I had come to the Art Museum to see the special show of Goya prints, but that particular gallery was so crowded that I could hardly get in, much less see or savor anything; wherefore I walked out again. I wandered through the other wings with their rows and rows of oils, their Greek and Roman sculptures, their stern ranks of medieval armors, their Oriental porcelains, their Egyptian gods. At length, by chance and not by design, I came to the head of a certain rear stairway. Other habitués of the museum will know the one I mean when I remind them that Arnold Böcklin's The Isle of the Dead hangs on the wall of the landing. 
I started down, relishing in advance the impression Böcklin's picture would make with its high brown rocks and black poplars, its midnight sky and gloomy film of sea, its single white figure erect in the bow of the beach-nosing skiff. But, as I descended, I saw that The Isle of the Dead was not in its accustomed position on the wall. In that space, arresting even in the bad light and from the up-angle of the stairs, hung a gilt-framed painting I had never seen or heard of in all my museum-haunting years. 
I gazed at it, one will imagine, all the way down to the landing. Then I had a close, searching look, and a final appraising stare from the lip of the landing above the lower half of the flight. So far as I can learn—and I have been diligent in my research—the thing is unknown even to the best-informed of art experts. Perhaps it is as well that I describe it in detail. 
It seemed to represent action upon a small plateau or table rock, drab and bare, with a twilight sky deepening into a starless evening. This setting, restrainedly worked up in blue-grays and blue-blacks, was not the first thing to catch the eye, however. The front of the picture was filled with lively dancing creatures, as pink, plump and naked as cherubs and as patently evil as the meditations of Satan in his rare idle moments. 
I counted those dancers. There were twelve of them, ranged in a half-circle, and they were cavorting in evident glee around a central object—a prone cross, which appeared to be made of two stout logs with some of the bark still upon them. To this cross a pair of the pink things—that makes fourteen—kneeling and swinging blocky-looking hammers or mauls, spiked a human figure. 
I say human when I speak of that figure, and I withhold the word in describing the dancers and their hammer-wielding fellows. There is a reason. The supine victim on the cross was a beautifully represented male body, as clear and anatomically correct as an illustration in a surgical textbook. The head was writhed around, as if in pain, and I could not see the face or its expression; but in the tortured tenseness of the muscles, in the slaty white sheen of the skin with jagged streaks of vivid gore upon it, agonized nature was plain and doubly plain. I could almost see the painted limbs writhe against the transfixing nails. 
By the same token, the dancers and hammerers were so dynamically done as to seem half in motion before my eyes. So much for the sound skill of the painter. Yet, where the crucified prisoner was all clarity, these others were all fog. No lines, no angles, no muscles—their features could not be seen or sensed. I was not even sure if they had hair or not. It was as if each was picked out with a ray of light in that surrounding dusk, light that revealed and yet shimmered indistinctly; light, too, that had absolutely nothing of comfort or honesty in it.
"Hold on, there!" came a sharp challenge from the stairs behind and below me. "What are you doing? And what's that picture doing?"

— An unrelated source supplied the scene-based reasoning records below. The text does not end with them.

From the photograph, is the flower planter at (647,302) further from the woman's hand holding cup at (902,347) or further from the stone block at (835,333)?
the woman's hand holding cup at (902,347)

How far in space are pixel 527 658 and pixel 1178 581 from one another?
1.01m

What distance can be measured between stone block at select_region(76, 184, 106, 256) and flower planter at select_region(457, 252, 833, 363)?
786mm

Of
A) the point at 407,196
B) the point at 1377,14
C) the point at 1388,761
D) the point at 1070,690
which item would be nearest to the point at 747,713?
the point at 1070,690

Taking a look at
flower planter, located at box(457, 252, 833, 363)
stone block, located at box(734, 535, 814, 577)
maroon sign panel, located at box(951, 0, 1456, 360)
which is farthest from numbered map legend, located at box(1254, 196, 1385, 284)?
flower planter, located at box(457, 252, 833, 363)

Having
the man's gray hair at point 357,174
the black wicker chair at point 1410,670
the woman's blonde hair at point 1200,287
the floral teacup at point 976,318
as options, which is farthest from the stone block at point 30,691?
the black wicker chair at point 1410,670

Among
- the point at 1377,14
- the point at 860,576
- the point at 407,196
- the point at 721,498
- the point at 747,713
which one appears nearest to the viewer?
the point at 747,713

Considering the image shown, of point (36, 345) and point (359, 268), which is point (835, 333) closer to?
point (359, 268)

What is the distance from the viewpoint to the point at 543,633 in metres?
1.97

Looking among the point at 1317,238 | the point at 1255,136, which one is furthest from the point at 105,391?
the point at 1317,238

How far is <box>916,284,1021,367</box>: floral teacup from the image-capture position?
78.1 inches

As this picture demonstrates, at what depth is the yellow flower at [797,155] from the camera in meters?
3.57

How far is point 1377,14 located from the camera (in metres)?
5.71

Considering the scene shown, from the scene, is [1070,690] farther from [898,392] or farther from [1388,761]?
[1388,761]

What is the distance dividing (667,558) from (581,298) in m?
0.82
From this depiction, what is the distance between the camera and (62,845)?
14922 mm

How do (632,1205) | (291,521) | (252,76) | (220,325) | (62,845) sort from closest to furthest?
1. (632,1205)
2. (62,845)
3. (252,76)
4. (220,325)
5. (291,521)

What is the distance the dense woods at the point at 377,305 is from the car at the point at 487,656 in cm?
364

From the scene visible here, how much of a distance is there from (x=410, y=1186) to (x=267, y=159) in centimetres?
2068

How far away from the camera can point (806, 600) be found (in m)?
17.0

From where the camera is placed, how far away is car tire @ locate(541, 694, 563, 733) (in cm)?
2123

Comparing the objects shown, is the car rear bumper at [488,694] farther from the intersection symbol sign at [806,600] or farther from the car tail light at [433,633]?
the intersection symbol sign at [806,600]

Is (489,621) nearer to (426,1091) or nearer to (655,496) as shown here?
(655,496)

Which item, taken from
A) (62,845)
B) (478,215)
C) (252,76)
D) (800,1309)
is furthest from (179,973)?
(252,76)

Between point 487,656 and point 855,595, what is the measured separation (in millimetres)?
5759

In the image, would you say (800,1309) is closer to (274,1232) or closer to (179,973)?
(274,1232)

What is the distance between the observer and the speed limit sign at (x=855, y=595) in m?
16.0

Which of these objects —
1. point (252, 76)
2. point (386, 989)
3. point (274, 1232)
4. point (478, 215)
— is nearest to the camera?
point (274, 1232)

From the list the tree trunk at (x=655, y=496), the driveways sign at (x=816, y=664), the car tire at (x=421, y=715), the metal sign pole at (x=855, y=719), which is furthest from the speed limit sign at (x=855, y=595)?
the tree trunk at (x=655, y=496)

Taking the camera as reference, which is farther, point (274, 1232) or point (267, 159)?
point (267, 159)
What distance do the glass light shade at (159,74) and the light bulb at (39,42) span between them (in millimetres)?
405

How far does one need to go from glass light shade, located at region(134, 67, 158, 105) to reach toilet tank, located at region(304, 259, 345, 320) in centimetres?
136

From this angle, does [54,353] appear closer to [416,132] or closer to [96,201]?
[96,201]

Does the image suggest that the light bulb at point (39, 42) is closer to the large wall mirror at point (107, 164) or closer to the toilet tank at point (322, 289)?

(Our art critic continues his story at the Gutenberg Project...) 

Friday, October 14, 2016

The Golgotha Dancers, by Manly Wade Wellman

"I sold my soul that I might paint a living picture." - "The Golgotha Dancers", Manly Wade Wellman
Summary: A man tours an art museum in search of The Isle of the Dead, but finds in its place another painting, named Golgotha.  The image of 12 cherubic demons dancing while two more drive spikes into a crucified man's hands captivates him.  A museum guard takes the painting down, as someone has sneaked the painting into the gallery.  On a whim, the unnamed man offers to take Golgotha home. The guard agrees, as it would hide all evidence of his negligence of his duties.

After hanging the painting in his room, the man falls asleep.  He wakes from a nightmare to find that the dancers from the painting are crowd around him.  They seize his arms and stretch him out in cruciform fashion.  As he lays pinned in his bed by the dancers, one raises a hammer high into the air, just like in the painting...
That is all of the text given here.